WICG / compression-dictionary-transport

Other
92 stars 8 forks source link

No support for hash-based versioning #10

Closed YoniFeng closed 1 year ago

YoniFeng commented 1 year ago

This somewhat falls under "open question 2" in the explainer, but I thought its worth opening an issue to discuss this specific aspect.

The problem It is very common for asset paths to include a hash of the asset's content.

The benefit: assets with no changes between version n to n+1 keep the same hash, and load from the HTTP cache.

The proposed path/scoping rules mentioned in the explainer do not support type of versioning. I think this is bad:

  1. If only myscript.js/{version}-esque scoping rules are supported, then there's a mutually exclusive choice between cache-friendly hash-based versioning, and support for delta dictionaries. The tradeoff will be:
    • If you stick to hash-based versioning, you get "peak performance"[1] (load from disk) for cached assets and pay the full(compressed) price for assets that changed. This is the boat we're all in today because it's the only option.

#### [DATASET ENTRIES]
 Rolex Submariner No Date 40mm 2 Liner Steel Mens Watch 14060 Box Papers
--
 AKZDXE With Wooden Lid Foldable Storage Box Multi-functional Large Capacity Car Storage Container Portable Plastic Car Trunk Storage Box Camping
* * *
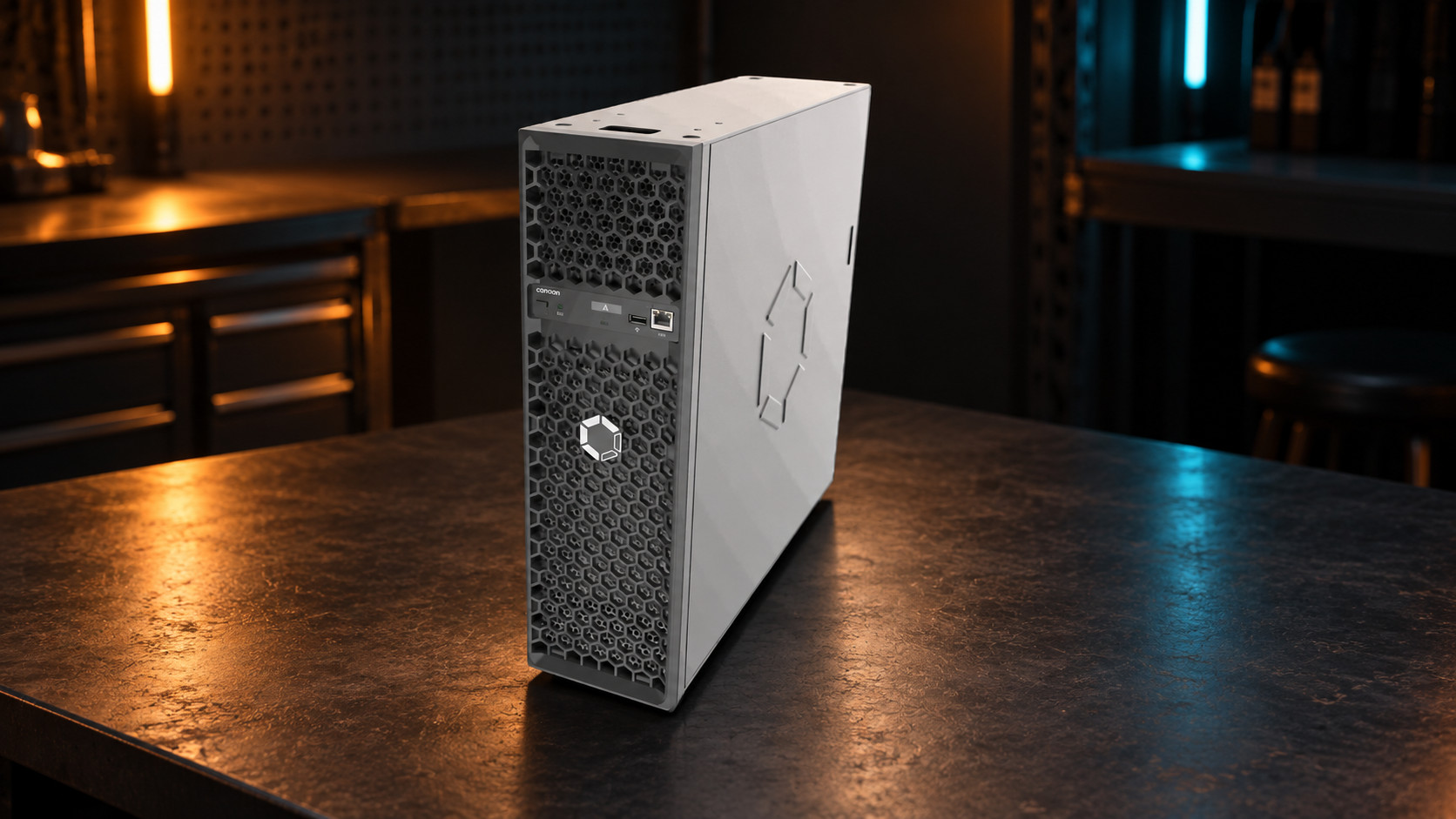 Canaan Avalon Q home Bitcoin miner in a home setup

#### [PROBLEM DESCRIPTION]
Reproduce, word for word, the whole thread on hash-based versioning that appears above the items.

#### [WRITTEN RESPONSE]
WICG / compression-dictionary-transport

Other
92 stars 8 forks source link

No support for hash-based versioning #10

Closed YoniFeng closed 1 year ago

YoniFeng commented 1 year ago

This somewhat falls under "open question 2" in the explainer, but I thought its worth opening an issue to discuss this specific aspect.

The problem It is very common for asset paths to include a hash of the asset's content.

The benefit: assets with no changes between version n to n+1 keep the same hash, and load from the HTTP cache.

The proposed path/scoping rules mentioned in the explainer do not support type of versioning. I think this is bad:

  1. If only myscript.js/{version}-esque scoping rules are supported, then there's a mutually exclusive choice between cache-friendly hash-based versioning, and support for delta dictionaries. The tradeoff will be:
    • If you stick to hash-based versioning, you get "peak performance"[1] (load from disk) for cached assets and pay the full(compressed) price for assets that changed. This is the boat we're all in today because it's the only option.